__To do__: Reproduce the items below verbatim, everything from the line containing "Amongst the objects" down to the end of the items.

__Records for the exercise__:
——————————

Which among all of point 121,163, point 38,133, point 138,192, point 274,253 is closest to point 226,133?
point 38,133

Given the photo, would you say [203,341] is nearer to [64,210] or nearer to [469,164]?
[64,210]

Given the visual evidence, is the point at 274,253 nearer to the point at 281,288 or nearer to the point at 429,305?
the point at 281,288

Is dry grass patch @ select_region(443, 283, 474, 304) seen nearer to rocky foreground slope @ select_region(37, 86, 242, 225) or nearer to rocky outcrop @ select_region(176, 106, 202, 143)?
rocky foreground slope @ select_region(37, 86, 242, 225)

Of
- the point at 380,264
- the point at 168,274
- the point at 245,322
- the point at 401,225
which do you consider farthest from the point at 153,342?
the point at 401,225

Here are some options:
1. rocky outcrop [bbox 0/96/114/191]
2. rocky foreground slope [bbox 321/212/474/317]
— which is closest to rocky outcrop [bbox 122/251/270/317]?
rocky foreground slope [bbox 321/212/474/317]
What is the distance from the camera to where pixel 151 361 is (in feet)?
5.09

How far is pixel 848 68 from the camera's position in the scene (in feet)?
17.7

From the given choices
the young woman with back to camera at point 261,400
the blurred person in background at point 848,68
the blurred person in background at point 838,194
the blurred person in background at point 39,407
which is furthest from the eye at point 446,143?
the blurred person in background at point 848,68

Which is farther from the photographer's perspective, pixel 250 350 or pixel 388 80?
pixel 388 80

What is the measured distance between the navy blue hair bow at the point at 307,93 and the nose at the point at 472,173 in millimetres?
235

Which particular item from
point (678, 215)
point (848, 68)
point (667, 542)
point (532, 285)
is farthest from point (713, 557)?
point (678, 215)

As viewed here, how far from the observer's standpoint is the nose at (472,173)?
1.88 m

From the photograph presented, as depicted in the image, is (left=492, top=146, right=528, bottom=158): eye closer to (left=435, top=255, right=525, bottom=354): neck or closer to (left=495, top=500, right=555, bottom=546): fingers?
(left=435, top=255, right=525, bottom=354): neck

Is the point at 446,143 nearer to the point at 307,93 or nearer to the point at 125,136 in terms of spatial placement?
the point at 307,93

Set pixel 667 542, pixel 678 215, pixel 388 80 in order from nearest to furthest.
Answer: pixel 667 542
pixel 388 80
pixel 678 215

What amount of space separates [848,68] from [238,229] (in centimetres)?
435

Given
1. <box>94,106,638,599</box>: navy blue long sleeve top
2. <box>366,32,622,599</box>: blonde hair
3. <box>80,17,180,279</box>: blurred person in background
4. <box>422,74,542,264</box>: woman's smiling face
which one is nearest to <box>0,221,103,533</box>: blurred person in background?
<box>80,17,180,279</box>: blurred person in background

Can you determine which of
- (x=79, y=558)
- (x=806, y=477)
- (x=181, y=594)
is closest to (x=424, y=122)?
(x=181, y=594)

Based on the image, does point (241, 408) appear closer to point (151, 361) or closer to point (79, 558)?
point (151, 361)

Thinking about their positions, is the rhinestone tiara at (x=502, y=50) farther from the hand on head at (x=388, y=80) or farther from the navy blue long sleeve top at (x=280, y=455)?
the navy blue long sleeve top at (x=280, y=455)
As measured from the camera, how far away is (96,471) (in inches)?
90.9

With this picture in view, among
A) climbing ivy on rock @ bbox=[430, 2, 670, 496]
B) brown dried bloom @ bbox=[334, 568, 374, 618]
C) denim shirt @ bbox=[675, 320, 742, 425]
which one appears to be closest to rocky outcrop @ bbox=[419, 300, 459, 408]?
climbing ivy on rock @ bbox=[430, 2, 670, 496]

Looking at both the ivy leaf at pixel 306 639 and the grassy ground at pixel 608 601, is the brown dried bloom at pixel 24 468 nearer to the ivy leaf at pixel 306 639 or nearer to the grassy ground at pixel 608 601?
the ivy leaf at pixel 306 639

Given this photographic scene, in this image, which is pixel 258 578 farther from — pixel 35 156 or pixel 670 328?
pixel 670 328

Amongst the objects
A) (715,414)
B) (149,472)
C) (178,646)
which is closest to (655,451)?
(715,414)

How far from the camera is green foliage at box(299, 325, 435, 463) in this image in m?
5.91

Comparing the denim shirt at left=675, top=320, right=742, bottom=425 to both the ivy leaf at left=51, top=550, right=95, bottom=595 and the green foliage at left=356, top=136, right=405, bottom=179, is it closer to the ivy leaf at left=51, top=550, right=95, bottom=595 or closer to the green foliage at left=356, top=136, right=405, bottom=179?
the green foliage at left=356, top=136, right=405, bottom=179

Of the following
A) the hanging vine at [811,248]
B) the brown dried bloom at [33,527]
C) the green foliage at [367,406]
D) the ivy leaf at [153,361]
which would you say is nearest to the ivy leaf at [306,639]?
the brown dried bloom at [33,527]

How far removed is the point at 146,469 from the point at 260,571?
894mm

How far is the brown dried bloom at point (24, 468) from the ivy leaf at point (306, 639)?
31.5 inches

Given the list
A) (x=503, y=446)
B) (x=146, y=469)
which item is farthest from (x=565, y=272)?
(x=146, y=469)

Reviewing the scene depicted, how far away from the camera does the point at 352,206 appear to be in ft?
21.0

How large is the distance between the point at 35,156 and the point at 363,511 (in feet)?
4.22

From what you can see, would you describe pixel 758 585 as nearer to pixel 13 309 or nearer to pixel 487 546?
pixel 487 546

——————————

__Task output__:
Amongst the objects
A) (715,414)
B) (149,472)
C) (178,646)
which is closest to (655,451)?
(715,414)

How far from the camera is green foliage at box(299, 325, 435, 463) in this image in m?
5.91

Comparing the denim shirt at left=675, top=320, right=742, bottom=425 to both the ivy leaf at left=51, top=550, right=95, bottom=595 and the green foliage at left=356, top=136, right=405, bottom=179, is it closer to the ivy leaf at left=51, top=550, right=95, bottom=595 or closer to the green foliage at left=356, top=136, right=405, bottom=179?
the green foliage at left=356, top=136, right=405, bottom=179

Of the following
A) the hanging vine at [811,248]
B) the brown dried bloom at [33,527]
C) the green foliage at [367,406]
D) the ivy leaf at [153,361]
which would you say is nearest to the ivy leaf at [306,639]?
the brown dried bloom at [33,527]

How far removed is the point at 146,469 from the point at 260,571?
894mm

How far is the brown dried bloom at point (24, 468) from the ivy leaf at point (306, 639)?
31.5 inches

Given the list
A) (x=503, y=446)
B) (x=146, y=469)
which item is farthest from (x=565, y=272)?
(x=146, y=469)

Reviewing the scene depicted, how far away from the camera does the point at 352,206 appear to be in ft?
21.0

How large is the distance between the point at 35,156 and the point at 363,511 (in feet)?
4.22

From what you can see, would you describe pixel 758 585 as nearer to pixel 13 309 or nearer to pixel 487 546?
pixel 487 546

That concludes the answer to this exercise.